I wonder – what could He do with your basket? With mine? What would happen if you worried less about measuring up to others and more about lifting up what you have to Him? What could He do with a people like that? With a people who lived a “Yes?”
A few years ago, my husband and I were asked to speak for an award ceremony where we would be receiving an award for our service as foster and adoptive parents. Looking out across the many faces that had gathered, we felt foolish. We felt like imposters. Why were we here? We hadn’t done anything special. We just loved our kids. And then, it hit me – “Niki, God has given you a platform tonight. Use it.”
So we did.. .and every other one that He has placed us on. Are we qualified? No way. Is it still unreal all the doors God has opened, people we have rubbed shoulders with, and platforms we have stood upon to share our story?

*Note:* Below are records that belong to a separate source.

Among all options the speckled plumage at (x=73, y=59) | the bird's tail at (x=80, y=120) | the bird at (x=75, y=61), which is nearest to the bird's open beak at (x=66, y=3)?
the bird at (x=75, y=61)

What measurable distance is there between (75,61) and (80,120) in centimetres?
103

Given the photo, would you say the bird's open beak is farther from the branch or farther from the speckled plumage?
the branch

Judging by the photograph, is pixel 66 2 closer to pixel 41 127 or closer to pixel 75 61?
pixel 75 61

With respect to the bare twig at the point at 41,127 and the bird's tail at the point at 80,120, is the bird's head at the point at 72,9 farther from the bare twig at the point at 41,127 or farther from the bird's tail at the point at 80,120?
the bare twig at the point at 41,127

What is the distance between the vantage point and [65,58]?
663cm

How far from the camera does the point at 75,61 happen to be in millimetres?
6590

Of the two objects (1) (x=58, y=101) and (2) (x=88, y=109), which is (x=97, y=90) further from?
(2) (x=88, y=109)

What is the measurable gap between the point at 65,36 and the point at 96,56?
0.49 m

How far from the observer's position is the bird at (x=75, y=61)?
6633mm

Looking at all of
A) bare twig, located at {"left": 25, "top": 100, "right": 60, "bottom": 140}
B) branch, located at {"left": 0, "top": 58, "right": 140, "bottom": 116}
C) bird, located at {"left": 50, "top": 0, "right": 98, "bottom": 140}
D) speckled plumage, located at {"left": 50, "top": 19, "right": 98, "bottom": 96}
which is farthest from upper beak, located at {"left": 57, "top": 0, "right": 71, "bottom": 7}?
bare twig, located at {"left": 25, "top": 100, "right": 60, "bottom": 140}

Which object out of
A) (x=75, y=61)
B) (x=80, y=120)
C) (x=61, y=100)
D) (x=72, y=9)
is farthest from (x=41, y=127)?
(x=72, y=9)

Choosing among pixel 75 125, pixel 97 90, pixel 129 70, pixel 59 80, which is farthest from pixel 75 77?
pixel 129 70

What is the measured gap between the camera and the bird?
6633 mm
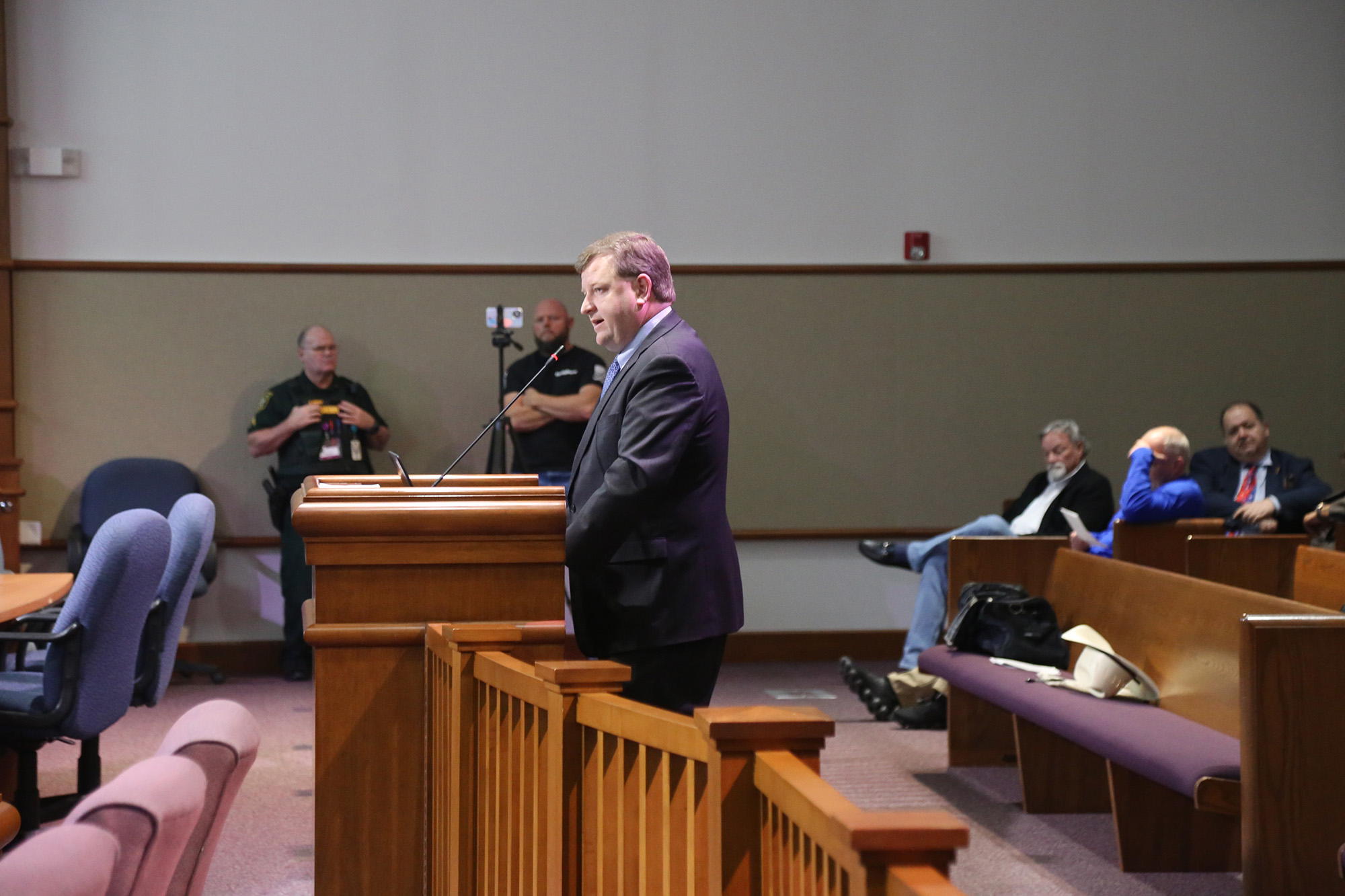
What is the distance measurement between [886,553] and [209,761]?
4613 mm

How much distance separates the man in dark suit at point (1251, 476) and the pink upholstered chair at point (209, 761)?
4744mm

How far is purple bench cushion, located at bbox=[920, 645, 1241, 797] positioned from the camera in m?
2.96

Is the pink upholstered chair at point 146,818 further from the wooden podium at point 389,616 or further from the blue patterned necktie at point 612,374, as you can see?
the blue patterned necktie at point 612,374

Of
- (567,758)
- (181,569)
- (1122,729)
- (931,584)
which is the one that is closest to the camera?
(567,758)

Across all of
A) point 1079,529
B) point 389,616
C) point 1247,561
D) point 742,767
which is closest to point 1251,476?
point 1079,529

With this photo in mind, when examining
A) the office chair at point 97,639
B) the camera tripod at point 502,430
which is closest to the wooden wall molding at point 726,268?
the camera tripod at point 502,430

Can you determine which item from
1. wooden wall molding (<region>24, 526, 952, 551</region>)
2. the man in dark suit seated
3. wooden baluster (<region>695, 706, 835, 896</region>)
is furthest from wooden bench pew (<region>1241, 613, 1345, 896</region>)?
wooden wall molding (<region>24, 526, 952, 551</region>)

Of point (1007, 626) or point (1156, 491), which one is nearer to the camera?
point (1007, 626)

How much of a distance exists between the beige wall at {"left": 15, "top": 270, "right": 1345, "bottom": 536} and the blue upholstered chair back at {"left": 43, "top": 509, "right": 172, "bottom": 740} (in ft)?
9.31

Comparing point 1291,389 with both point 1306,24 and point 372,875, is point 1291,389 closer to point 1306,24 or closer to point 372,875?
point 1306,24

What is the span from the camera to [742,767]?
1196mm

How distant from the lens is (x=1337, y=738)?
109 inches

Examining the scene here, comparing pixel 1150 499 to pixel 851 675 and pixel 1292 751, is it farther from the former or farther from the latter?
pixel 1292 751

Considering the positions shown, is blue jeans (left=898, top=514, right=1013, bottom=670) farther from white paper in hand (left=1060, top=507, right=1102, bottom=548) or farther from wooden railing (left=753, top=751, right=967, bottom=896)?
wooden railing (left=753, top=751, right=967, bottom=896)
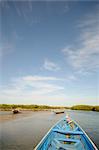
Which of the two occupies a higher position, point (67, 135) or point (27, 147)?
point (67, 135)

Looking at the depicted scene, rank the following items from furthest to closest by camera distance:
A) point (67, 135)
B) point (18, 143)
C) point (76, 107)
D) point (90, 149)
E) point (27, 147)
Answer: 1. point (76, 107)
2. point (18, 143)
3. point (27, 147)
4. point (67, 135)
5. point (90, 149)

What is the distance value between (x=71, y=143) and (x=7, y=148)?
5.07m

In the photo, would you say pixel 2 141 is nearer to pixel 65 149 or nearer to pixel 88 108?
pixel 65 149

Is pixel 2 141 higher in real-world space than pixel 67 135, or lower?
lower

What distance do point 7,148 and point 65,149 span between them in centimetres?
538

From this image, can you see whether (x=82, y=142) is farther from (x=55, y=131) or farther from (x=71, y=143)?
(x=55, y=131)

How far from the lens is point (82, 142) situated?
10344 millimetres

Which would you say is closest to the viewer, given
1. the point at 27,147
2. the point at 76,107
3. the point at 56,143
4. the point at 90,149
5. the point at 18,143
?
the point at 90,149

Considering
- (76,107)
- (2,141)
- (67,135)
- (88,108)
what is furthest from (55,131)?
(76,107)

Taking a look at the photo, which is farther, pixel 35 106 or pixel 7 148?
pixel 35 106

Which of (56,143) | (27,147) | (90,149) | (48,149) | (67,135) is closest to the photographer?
(90,149)

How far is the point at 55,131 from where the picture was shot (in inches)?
480

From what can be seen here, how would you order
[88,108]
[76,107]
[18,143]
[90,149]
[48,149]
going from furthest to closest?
[76,107]
[88,108]
[18,143]
[48,149]
[90,149]

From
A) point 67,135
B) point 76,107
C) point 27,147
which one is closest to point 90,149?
point 67,135
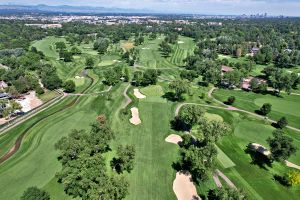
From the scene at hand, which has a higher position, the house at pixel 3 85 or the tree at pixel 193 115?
the tree at pixel 193 115

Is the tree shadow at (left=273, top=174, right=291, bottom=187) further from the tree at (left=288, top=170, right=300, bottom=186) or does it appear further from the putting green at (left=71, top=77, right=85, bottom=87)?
the putting green at (left=71, top=77, right=85, bottom=87)

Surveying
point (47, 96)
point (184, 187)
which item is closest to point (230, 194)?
point (184, 187)

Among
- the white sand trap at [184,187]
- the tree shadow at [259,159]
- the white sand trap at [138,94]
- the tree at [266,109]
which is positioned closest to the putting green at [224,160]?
the tree shadow at [259,159]

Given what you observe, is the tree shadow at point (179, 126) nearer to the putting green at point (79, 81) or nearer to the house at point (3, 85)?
the putting green at point (79, 81)

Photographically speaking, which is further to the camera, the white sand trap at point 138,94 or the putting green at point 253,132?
the white sand trap at point 138,94

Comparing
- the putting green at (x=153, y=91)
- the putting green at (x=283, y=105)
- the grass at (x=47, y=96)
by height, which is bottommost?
the grass at (x=47, y=96)

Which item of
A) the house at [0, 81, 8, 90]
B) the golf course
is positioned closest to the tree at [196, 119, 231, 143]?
the golf course
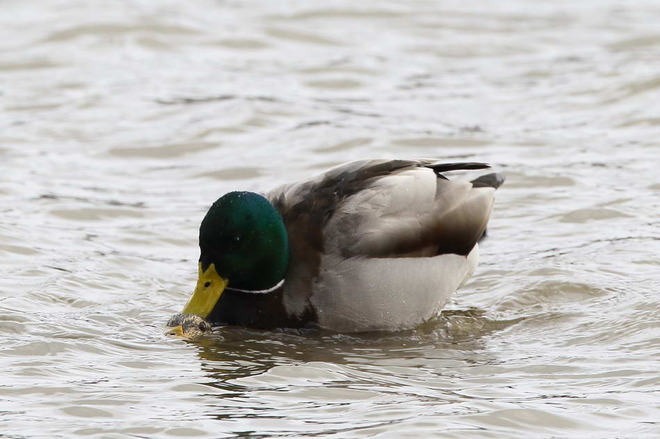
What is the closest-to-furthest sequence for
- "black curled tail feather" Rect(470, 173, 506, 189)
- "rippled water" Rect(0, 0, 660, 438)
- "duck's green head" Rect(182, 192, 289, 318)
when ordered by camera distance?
"rippled water" Rect(0, 0, 660, 438)
"duck's green head" Rect(182, 192, 289, 318)
"black curled tail feather" Rect(470, 173, 506, 189)

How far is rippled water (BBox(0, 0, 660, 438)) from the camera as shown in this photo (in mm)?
5926

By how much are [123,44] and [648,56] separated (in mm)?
5547

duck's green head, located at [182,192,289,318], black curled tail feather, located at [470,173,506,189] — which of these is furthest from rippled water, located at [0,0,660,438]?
black curled tail feather, located at [470,173,506,189]

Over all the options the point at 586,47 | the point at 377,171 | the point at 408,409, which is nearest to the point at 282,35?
the point at 586,47

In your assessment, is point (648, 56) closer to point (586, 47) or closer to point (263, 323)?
point (586, 47)

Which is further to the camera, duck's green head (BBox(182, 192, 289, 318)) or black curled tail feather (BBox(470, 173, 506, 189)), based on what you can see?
black curled tail feather (BBox(470, 173, 506, 189))

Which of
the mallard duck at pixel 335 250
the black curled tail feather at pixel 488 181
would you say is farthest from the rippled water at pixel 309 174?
the black curled tail feather at pixel 488 181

Absolutely. I didn’t finish college! I have no real training, no education or study to back what I say. I just have my stories. And as I lift them up for Him to use – He takes my small basket and feeds multitudes.
I am okay with the fact that I will never be qualified for this life. I fully accept that my offering will always be inadequate. I will never have what it takes in and of myself. Yet, that’s the beauty of it all! As I just give Him my basket, He takes it and uses it for His glory and He does things I could never imagine and takes me places I never thought I would see. He does the impossible through me as I simply say, “Yes” to Him.
So, what gifts, talents, and resources has He placed in your hands? Are you a cook? God can use that. Are you an artist? God can use that too. Are you a letter writer? A scrapbooker? A card player? Do you ride a skateboard? Do you like going out to eat on Sunday after church? Can you build stuff or change the oil in a car or are you just really good at showing up? God can use all of that. Just give it to Him, give Him your “YES!” and see what He can do!